Я солгал; и конечно, он знал, что это ложь. Труд Мэйвис Клэр пробудил во мне безоглядную зависть – а тот факт, что Сибил Элтон прочла ее книгу прежде, чем спросила о моей, еще сильнее огорчал меня.
– Что ж, – наконец сказал Риманез, закончив чтение моего потока критики, – могу вам сказать, Джеффри, что это ни в малейшей степени не затронет Мэйвис Клэр. Вы взяли выше мишени, друг мой! Ее читатели всего лишь воскликнут: «Какой позор!» и будут восторгаться ее книгами пуще прежнего. Что же до нее самой – сердце у нее жизнерадостное, и она над этим посмеется. Вам следует как-нибудь с ней встретиться.
– Не хочу я с ней встречаться, – отрезал я.
– Может быть. Но вам вряд ли это удастся, раз вы поселитесь в Уиллоусмир-Корт.
– Не обязательно знакомиться со всей округой, – надменно возразил я.
Лучо расхохотался.
– Как хорошо вам служит ваше богатство, Джеффри! Для нищего бедолаги-литератора, не смевшего мечтать о соверене, как быстро вы постигли всю суть нынешних времен! Более всего я восхищаюсь теми, кто манкирует своим богатством перед своими приятелями и держит себя так, словно способен подкупить саму смерть и благосклонность Создателя. Какое восхитительное бесстыдство, какая непревзойденная гордыня! Я сам, хоть и невероятно богат, так странно создан, что не щеголяю своими деньгами – я предъявляю право на интеллект, не только на золото – и знаете ли, иногда в моих странствиях по свету меня принимали за весьма бедного человека! Но
– А вы, – вдруг перебил я его с некоторой горячностью, – знаете ли, как выглядите
– Представить не могу! – ответил он с улыбкой.

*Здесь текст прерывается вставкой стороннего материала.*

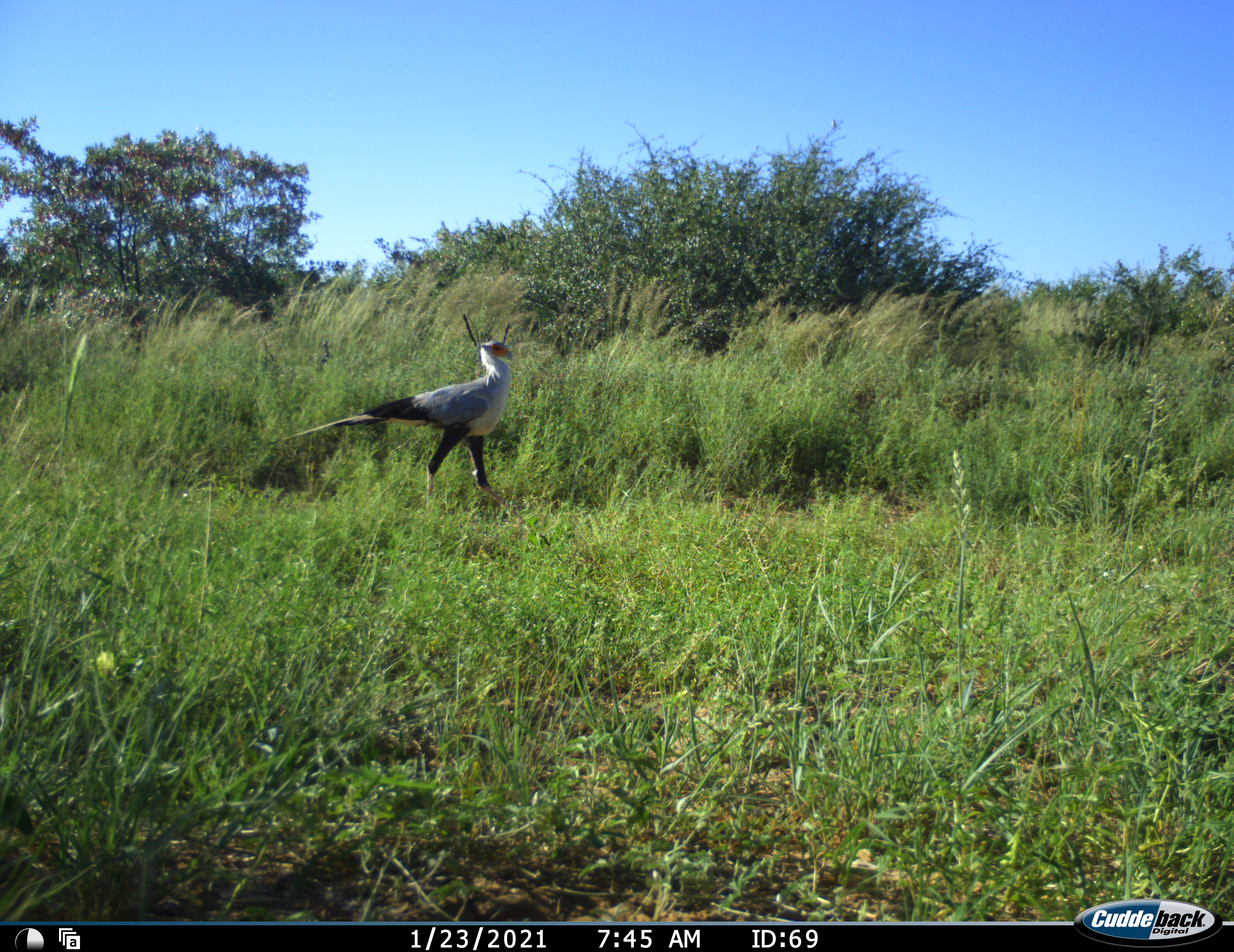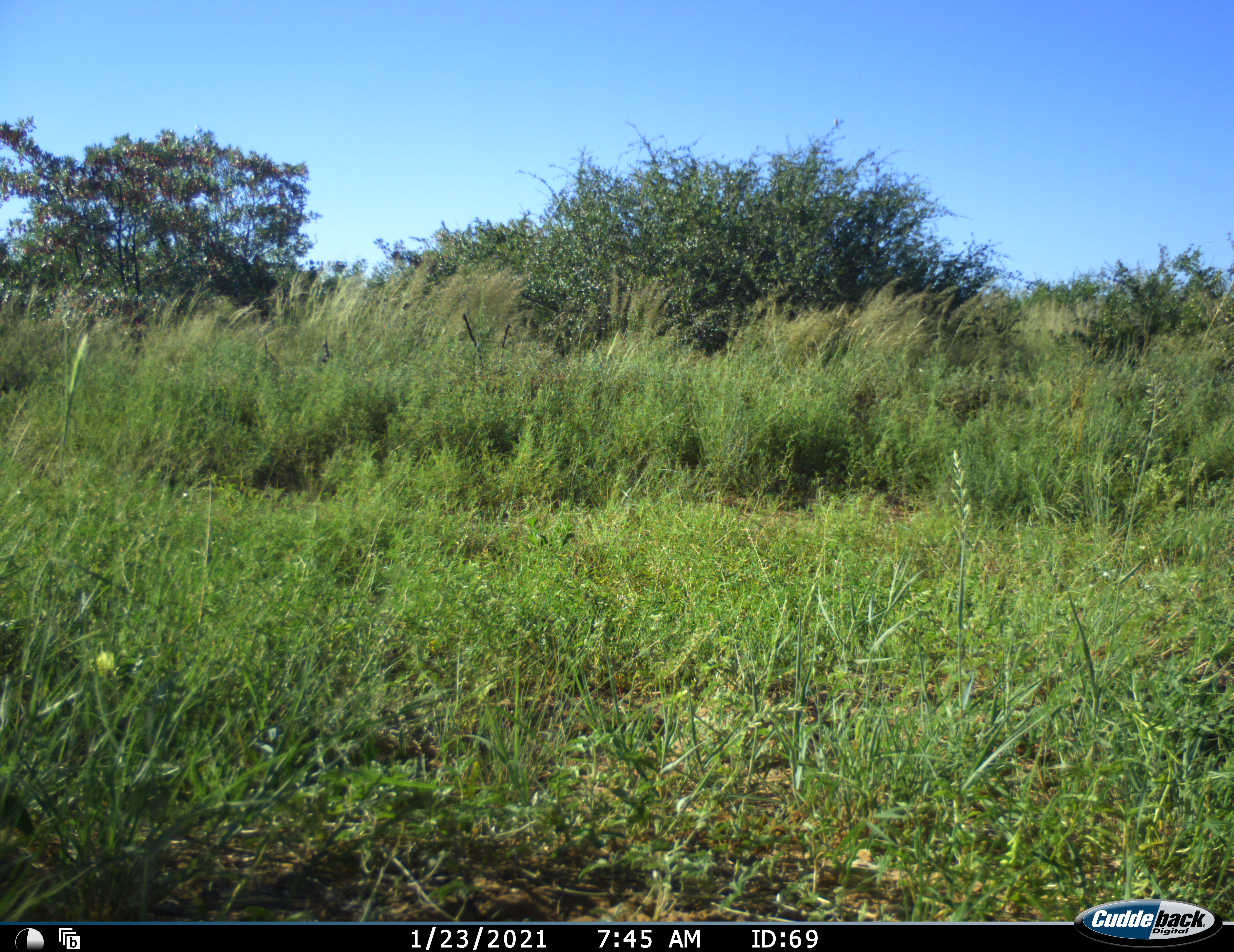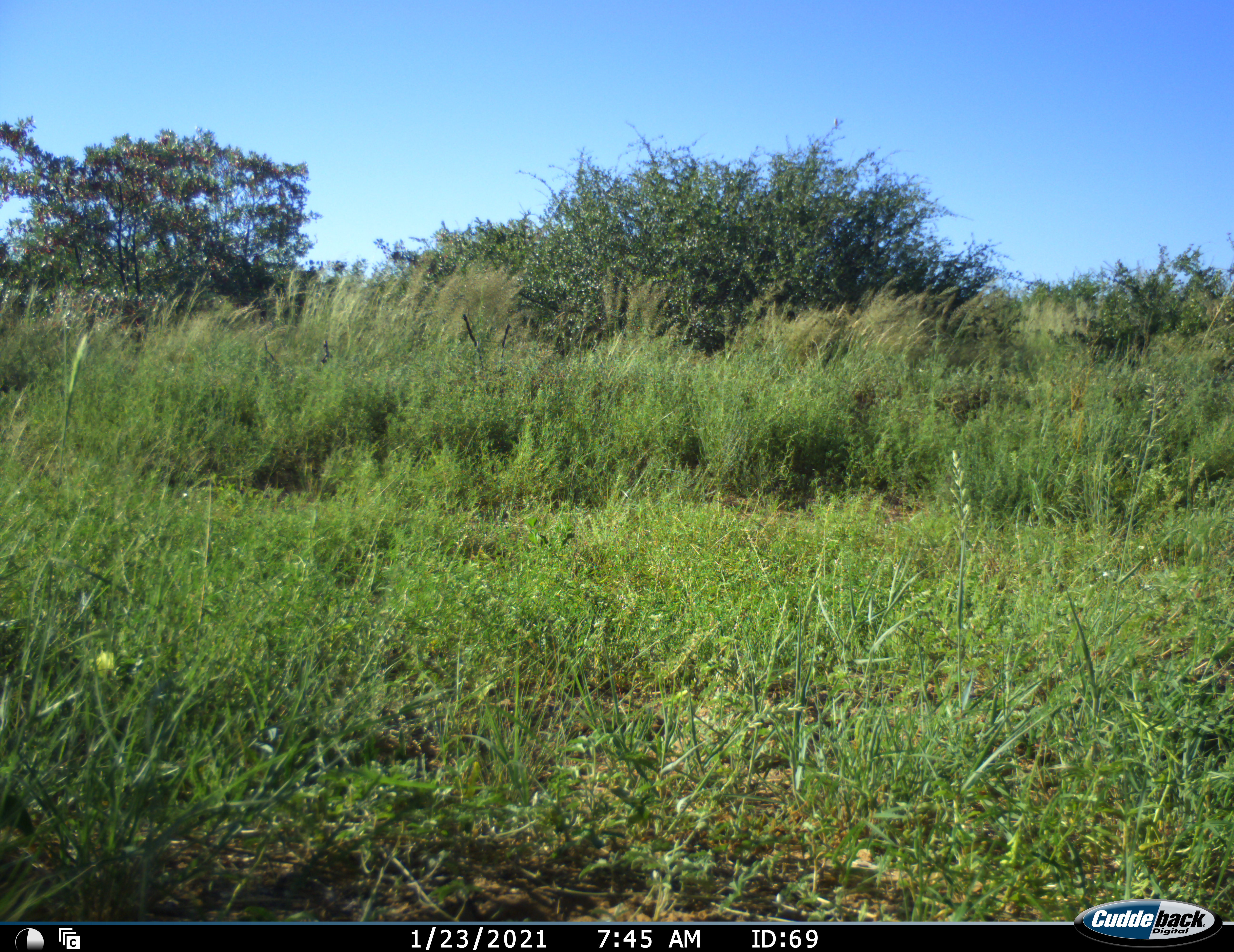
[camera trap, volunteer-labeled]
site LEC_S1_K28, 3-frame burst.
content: unidentified animal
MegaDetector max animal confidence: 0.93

– Презрение ко всем нам! Неизмеримое презрение. Даже ко мне, кого вы зовете своим другом. Скажу вам правду, Лучо – порою, несмотря на всю нашу близость, я чувствую, что вы меня презираете. Я считаю, что так и есть; вы личность незаурядная и человек необыкновенных талантов; однако вы не должны ждать выдержки и безразличия к людским страстям, подобным вашим, от остальных людей.

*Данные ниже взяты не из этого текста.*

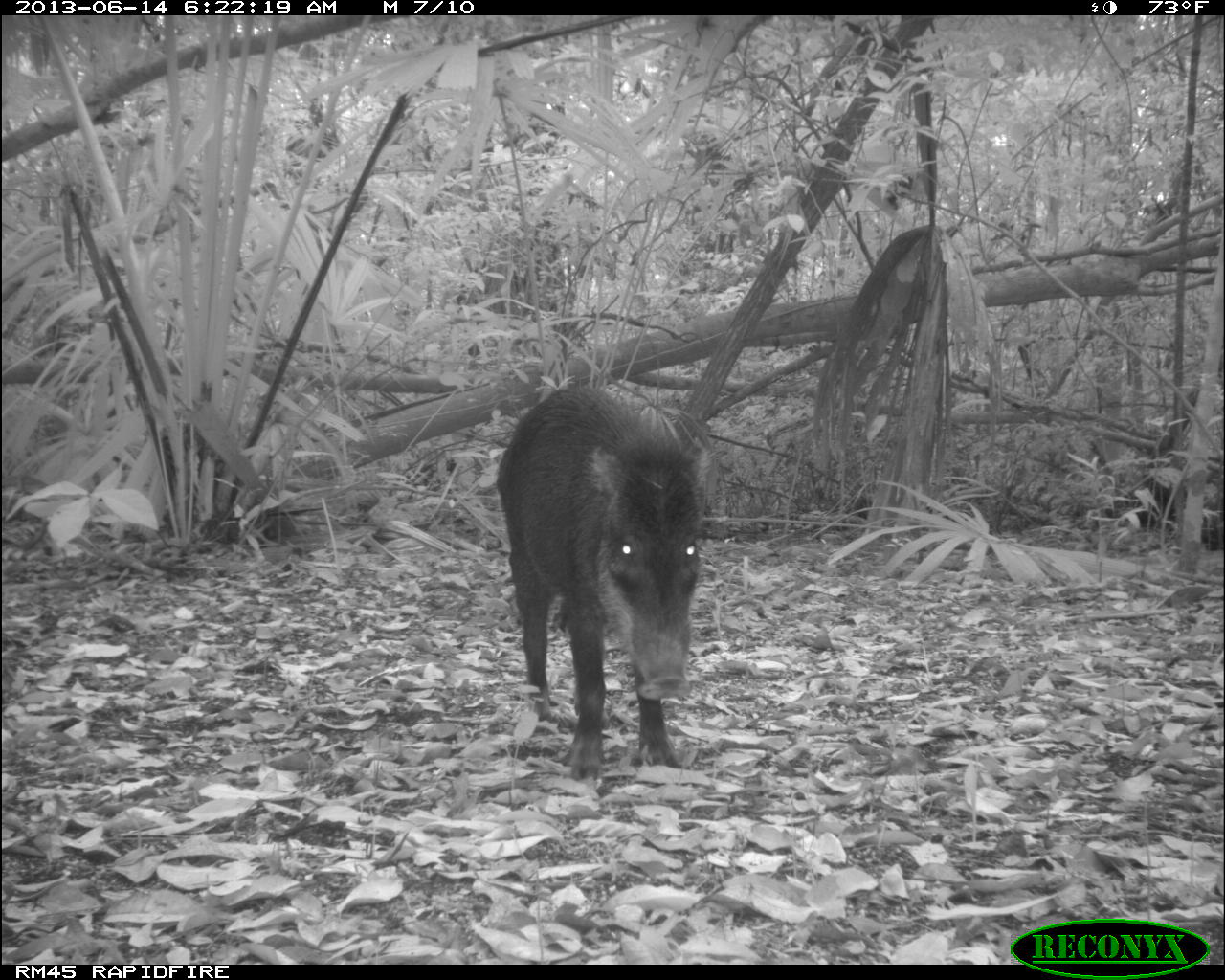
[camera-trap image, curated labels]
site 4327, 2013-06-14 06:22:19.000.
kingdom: Animalia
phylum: Chordata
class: Mammalia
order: Artiodactyla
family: Tayassuidae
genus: Tayassu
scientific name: Tayassu pecari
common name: white-lipped peccary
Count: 9.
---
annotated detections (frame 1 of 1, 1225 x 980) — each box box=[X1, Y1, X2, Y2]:
tayassu pecari: box=[496, 379, 712, 793]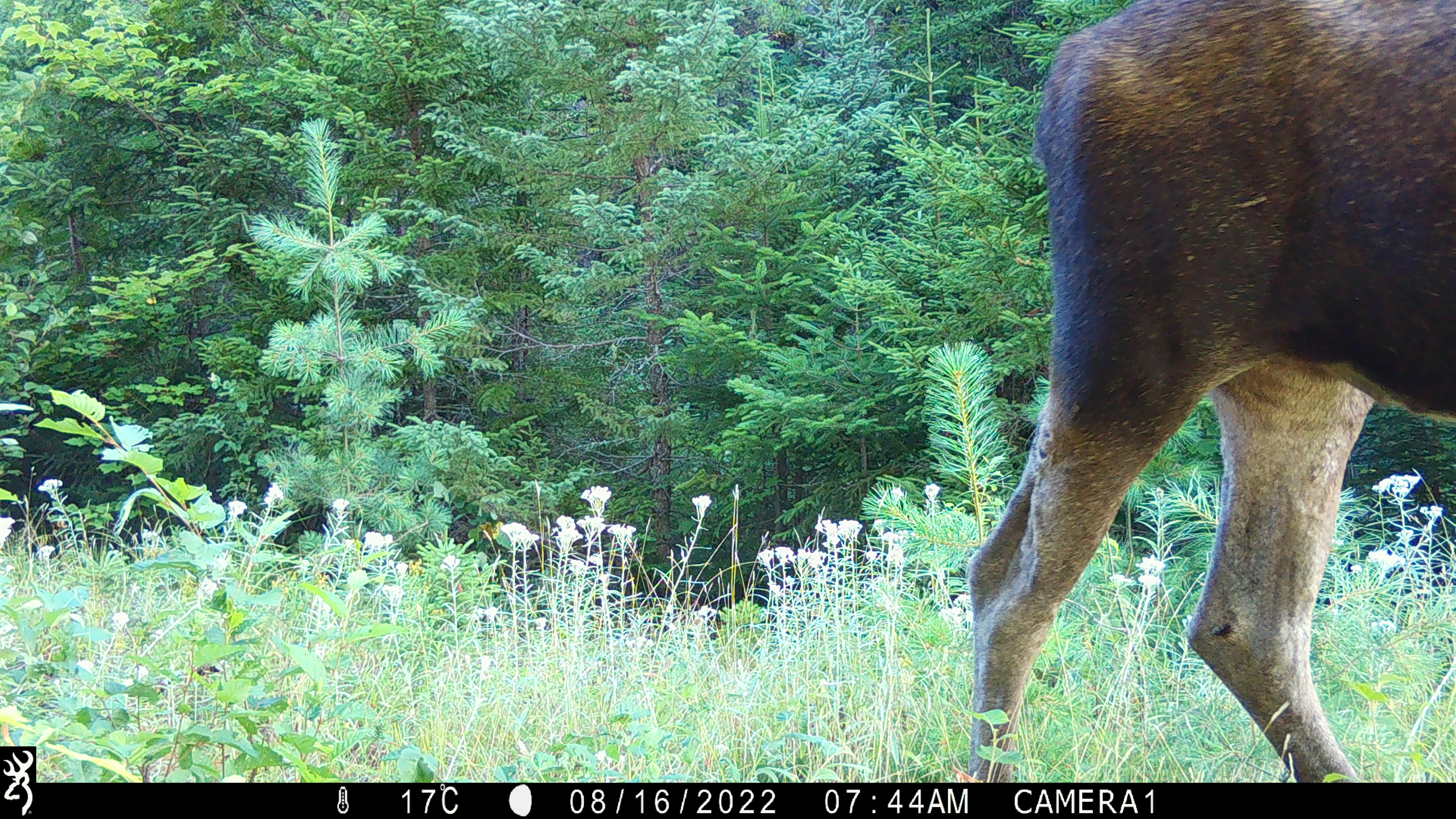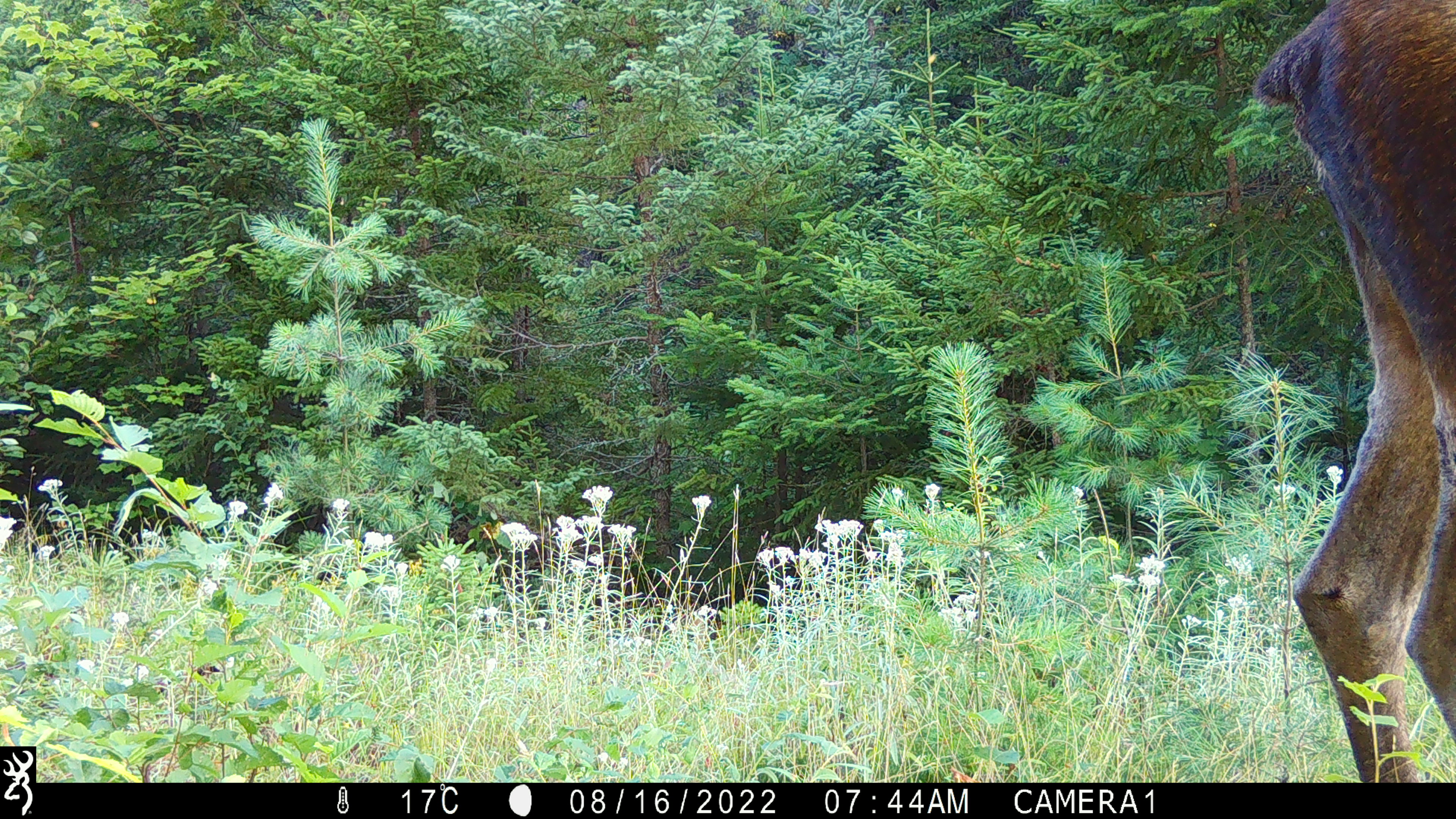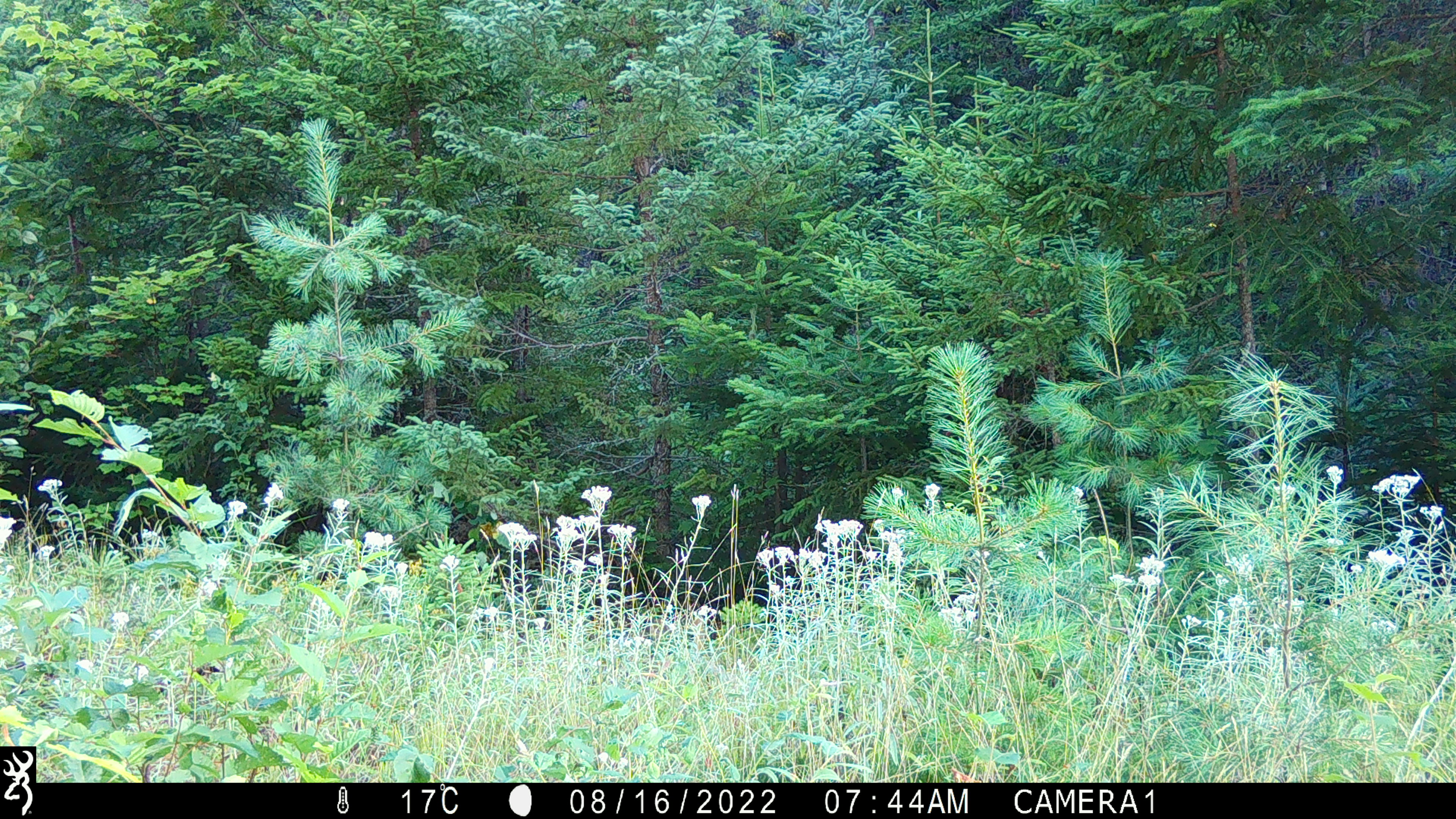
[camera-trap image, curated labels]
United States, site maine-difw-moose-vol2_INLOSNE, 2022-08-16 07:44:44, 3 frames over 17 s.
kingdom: Animalia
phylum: Chordata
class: Mammalia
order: Artiodactyla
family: Cervidae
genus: Alces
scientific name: Alces alces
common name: moose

Он бросил на меня пытливый взгляд.
– Ждать! – повторил он. – Мой добрый друг, я ничего не жду – от людей. Они же, напротив, – по меньшей мере те, с кем я знаком, – ждут от меня всего. И они это получают… в основном. Что же до моего презрения к вам – разве я не говорил вам, что восхищаюсь вами? И это так. Я думаю, что в блистательном и столь скором достижении вами славы и успеха в обществе есть нечто положительно изумительное.
– Славы! – с горечью отозвался я. – Но как я ее достиг? Чего она стоит?